Blaine city officials are still trying to figure out exactly what led to the water outage.

City residents noticed a drop in water pressure starting around 8 a.m. on Sunday. Thousands of homes and businesses in the area lost service completely for a couple of hours. After it was restored, the city issued an order for residents to boil water the for 24 hours as a precaution. That order was lifted late on Monday afternoon.

Schools in the area were closed Monday, including Blaine High School, Roosevelt Middle School and a number of elementary schools.

When the water pressure drops below a certain point, the state advises that people boil their water, said Stew Thornley, health educator with the drinking water program at the Minnesota Department of Health.

It's a precaution in case coliform bacteria or other organisms somehow get into the system.

"It's probably not a high possibility, but from the Department of Health standpoint, we want to make sure that no one gets sick," Thornley said.

The agency records only a handful of water boil orders each year at some of the nearly 7,000 water systems in the state.

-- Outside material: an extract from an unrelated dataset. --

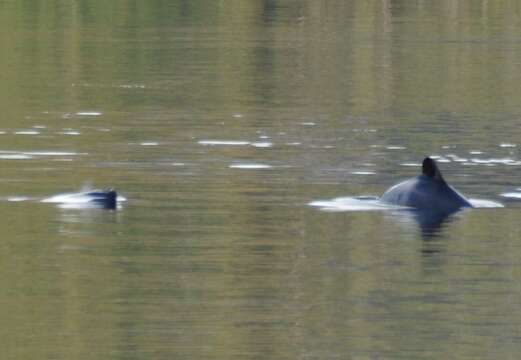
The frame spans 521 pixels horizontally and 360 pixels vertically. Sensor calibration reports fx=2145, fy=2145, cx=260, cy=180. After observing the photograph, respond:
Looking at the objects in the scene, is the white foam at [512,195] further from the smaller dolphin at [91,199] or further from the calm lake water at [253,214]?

The majority of those are due to mechanical failure of some sort.

Blaine city officials said originally that the water system's failure was likely due to a software error. But the city and state are investigating exactly what could have caused Sunday's incident.

"The city responded well, they called the state duty officer, who called our on-call engineer, who was able, even on a Sunday, to be working with the city," Thornley said. "It's a big inconvenience but we'd rather put people through that than getting sick."

The Minnesota Department of Health conducts regular testing of drinking water systems across the state.

The city of Blaine's groundwater comes from 16 wells that range from 228 to 741 feet deep, according to the city's annual water report released last year. That report found that no contaminants were found in city waters at levels higher than federal drinking water standards.

Blaine is a city in the northern Twin Cities suburbs, with about 64,000 residents.